I have found my island.
Going to anchor at the coast nearby.
Waiting for the island to let me in.
From afar, I will admire the island and dream of my future.
I have learnt how to swim in the big blue sea.

Thursday, October 21, 2004

The days are near and yet I still can't sense the urgency to study.

It's just 12 more days to the first O Level Paper. However I still can't sense the urgency and I am still slacking and have zero desire to study. Something seems to be occupying my mind which makes me unable to concentrate on anything that I do. It seems to keep me distracted all day long. Though I've already shared to the person or persons, I can only feel slightly better. What's exactly happening in me? I do not have an answer to that. Maybe I should start to modify my way of life and live it using a different method. I just hope that this would take away any trouble that is present in me - or at least block it.

Maybe it is really time for me to start my revision and set all my priorities right. I have been living a life with priorities set wrongly. I've came out with a revision time table, cater to the needs of my weakness. Maybe it is time for me to really cut down or cut off my frequency online for the time being. It is only 12 days left and I have 6 subjects to cope with (because no more chinese). On average, I'd only have 2 days for a subject. How am I going to take the exams unprepared. However, if I were to continue grumbling and complaining, it would definitely become one subject per day. That would be a true disaster. Therefore, I must make full use of the following 12 days to do whatever I could and absorb as much as I can.

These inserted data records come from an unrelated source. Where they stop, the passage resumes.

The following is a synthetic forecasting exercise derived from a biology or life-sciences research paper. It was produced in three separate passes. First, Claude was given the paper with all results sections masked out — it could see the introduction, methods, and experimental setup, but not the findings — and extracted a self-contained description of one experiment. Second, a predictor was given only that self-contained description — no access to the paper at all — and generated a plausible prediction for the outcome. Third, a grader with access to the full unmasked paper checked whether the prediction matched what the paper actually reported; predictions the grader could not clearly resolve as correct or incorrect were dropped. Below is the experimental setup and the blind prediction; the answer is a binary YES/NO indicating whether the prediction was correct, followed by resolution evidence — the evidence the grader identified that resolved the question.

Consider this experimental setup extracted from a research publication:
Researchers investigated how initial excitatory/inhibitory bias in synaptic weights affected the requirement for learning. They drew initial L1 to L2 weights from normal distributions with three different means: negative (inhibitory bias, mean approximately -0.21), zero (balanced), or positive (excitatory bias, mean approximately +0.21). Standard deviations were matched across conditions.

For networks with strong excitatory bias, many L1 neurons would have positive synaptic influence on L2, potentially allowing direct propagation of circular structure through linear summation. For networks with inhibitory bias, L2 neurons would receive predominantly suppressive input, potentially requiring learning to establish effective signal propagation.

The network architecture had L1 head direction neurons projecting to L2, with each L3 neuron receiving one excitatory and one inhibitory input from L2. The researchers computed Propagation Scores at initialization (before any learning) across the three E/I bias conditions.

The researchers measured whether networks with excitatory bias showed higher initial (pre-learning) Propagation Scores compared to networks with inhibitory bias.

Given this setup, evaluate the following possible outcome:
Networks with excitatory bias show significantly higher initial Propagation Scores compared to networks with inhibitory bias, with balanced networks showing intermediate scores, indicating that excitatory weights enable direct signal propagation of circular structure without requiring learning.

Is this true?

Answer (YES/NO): YES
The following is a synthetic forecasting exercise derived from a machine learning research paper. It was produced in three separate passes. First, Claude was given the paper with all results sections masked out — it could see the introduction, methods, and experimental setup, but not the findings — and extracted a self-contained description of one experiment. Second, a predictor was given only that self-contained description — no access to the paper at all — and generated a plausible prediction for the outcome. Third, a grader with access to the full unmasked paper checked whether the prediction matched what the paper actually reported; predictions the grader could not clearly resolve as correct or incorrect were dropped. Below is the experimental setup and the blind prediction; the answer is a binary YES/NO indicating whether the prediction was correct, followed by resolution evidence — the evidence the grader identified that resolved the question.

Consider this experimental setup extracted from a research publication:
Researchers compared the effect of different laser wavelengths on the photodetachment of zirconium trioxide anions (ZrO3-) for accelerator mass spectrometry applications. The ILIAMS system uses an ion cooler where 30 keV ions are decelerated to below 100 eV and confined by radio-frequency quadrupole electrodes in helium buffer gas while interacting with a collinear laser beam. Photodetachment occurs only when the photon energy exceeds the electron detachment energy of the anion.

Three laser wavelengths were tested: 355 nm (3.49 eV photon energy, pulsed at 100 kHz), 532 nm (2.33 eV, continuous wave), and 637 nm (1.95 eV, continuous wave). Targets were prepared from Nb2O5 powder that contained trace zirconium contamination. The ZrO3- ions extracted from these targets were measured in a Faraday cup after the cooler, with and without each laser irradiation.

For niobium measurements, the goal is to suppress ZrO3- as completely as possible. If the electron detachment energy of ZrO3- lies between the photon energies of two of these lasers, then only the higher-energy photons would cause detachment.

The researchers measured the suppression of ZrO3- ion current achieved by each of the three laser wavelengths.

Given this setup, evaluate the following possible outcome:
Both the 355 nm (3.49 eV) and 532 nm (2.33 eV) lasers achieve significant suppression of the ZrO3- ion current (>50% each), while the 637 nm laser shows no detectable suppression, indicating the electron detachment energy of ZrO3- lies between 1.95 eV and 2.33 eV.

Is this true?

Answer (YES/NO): NO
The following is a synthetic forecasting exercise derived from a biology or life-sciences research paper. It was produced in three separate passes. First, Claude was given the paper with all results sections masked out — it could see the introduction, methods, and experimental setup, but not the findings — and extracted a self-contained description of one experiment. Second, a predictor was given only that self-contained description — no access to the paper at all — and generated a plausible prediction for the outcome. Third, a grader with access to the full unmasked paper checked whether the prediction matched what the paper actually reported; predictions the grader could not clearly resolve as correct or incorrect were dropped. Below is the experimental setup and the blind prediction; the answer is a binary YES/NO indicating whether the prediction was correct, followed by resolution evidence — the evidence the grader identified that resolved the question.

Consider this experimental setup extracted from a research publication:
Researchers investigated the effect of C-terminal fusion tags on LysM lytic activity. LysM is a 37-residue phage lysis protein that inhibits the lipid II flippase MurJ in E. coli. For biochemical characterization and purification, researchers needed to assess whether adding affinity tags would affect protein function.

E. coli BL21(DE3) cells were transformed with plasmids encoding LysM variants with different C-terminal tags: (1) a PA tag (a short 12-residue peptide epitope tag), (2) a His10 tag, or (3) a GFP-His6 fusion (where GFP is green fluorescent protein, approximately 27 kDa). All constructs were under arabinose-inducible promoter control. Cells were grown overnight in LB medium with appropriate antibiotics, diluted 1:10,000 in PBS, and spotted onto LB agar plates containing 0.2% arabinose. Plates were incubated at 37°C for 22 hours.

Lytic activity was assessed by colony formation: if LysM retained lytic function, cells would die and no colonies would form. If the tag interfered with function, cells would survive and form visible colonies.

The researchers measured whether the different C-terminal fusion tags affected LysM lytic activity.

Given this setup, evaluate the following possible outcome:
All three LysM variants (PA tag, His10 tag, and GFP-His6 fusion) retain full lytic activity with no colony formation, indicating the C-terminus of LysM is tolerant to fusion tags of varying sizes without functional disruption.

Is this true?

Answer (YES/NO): YES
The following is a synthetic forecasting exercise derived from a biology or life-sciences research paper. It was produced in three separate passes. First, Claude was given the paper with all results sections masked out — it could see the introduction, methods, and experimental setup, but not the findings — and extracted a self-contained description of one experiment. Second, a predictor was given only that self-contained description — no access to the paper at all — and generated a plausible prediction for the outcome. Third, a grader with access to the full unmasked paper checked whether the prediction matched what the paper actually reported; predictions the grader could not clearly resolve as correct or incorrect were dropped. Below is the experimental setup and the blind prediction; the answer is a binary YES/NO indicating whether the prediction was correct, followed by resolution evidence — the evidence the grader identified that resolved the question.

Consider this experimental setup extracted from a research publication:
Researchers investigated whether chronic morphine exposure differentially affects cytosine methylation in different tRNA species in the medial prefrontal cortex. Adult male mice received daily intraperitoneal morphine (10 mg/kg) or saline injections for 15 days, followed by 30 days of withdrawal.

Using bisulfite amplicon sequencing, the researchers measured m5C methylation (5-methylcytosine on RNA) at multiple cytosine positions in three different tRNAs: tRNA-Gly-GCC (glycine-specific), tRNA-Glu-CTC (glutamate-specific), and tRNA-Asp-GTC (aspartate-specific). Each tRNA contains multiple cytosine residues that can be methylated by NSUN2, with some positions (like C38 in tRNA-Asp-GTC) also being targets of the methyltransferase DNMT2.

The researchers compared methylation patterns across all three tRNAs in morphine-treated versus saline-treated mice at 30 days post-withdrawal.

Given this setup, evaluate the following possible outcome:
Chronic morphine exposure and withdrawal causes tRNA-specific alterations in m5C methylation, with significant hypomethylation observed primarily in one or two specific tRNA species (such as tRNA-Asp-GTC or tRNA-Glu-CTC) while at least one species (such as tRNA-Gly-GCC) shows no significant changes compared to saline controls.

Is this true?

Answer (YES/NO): NO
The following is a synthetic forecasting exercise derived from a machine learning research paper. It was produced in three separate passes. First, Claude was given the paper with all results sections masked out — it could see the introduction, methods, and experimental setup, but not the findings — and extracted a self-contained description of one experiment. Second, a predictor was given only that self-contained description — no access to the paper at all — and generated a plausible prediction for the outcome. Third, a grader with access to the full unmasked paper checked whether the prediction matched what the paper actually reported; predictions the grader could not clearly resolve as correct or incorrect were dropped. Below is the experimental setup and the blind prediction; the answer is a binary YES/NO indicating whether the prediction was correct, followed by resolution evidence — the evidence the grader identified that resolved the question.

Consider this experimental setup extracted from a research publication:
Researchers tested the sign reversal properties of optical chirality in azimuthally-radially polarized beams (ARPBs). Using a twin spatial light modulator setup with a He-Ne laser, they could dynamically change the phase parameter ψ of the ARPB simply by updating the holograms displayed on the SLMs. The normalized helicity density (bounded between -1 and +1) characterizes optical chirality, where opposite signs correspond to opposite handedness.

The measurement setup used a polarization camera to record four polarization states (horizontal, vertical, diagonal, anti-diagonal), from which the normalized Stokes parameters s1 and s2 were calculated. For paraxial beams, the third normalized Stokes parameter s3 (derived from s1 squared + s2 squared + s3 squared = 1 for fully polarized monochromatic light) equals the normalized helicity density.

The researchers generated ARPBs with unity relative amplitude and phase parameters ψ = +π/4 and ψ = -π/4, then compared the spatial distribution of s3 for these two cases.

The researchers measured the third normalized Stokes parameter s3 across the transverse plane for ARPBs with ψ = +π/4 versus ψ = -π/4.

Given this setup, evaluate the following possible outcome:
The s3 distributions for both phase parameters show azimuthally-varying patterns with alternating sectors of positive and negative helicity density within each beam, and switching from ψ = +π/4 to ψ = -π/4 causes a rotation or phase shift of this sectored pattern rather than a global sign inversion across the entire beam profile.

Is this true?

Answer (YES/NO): NO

I think that I've used too much of "Maybe". Thus, you can manually remove all the "Maybes" that I've used. And did you realise that I did not use the word "Well" in this entry? Hmm.. someone asked me how come I keep using it. Thus, as I said, I should change my way of life. Went for a hair cut just now and that should be the first step for the change.

Other than preparing for and taking the exams, I'd take this one whole month to really reflect on my life as I am going to make a major decision after the O level. And I shall not elaborate. If it is meant for you to know, you'll know it somehow. If not, too bad for you. (This is a method to keep an idiot in suspense for a whole month). I think that I should end before I really crap till the extreme. So see you, all my friends here. If you want to meet me online, maybe you could try Saturday nights and Sunday mornings. For those "smsers", my handphone would be set as silent mode from now on, except on Sunday. Hmm.. as if anyone would care.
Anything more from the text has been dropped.